> **Short problem**: Gather each line of the items below that contains the word "furthest", and copy those lines out in full.

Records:

□ □ □ □

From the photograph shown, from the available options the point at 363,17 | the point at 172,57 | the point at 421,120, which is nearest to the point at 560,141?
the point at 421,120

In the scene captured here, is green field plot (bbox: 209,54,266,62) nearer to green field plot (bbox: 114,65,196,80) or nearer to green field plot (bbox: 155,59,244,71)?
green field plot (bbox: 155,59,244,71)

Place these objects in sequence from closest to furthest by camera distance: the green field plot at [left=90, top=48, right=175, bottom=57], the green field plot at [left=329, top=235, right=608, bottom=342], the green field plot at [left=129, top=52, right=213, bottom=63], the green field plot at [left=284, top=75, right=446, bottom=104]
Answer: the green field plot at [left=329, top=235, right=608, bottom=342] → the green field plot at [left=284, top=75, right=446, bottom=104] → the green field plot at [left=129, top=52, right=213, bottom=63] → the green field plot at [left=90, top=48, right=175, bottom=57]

□ □ □ □

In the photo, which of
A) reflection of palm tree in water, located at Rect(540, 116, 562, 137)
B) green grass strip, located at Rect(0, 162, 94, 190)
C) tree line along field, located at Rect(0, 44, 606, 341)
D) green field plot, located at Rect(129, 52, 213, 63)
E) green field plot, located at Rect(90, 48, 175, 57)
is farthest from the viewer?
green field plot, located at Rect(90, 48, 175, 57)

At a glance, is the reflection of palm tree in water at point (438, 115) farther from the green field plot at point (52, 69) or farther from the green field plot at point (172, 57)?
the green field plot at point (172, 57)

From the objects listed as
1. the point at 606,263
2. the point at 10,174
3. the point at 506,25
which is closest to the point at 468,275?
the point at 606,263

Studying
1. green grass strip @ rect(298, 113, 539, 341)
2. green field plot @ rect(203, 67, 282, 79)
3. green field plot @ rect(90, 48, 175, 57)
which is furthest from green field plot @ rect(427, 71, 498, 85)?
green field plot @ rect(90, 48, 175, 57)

□ □ □ □

> **Exercise result**:
Place these objects in sequence from closest to furthest by camera distance: the green field plot at [left=90, top=48, right=175, bottom=57], the green field plot at [left=329, top=235, right=608, bottom=342], the green field plot at [left=129, top=52, right=213, bottom=63], the green field plot at [left=284, top=75, right=446, bottom=104]
which is furthest from green field plot @ rect(427, 71, 498, 85)?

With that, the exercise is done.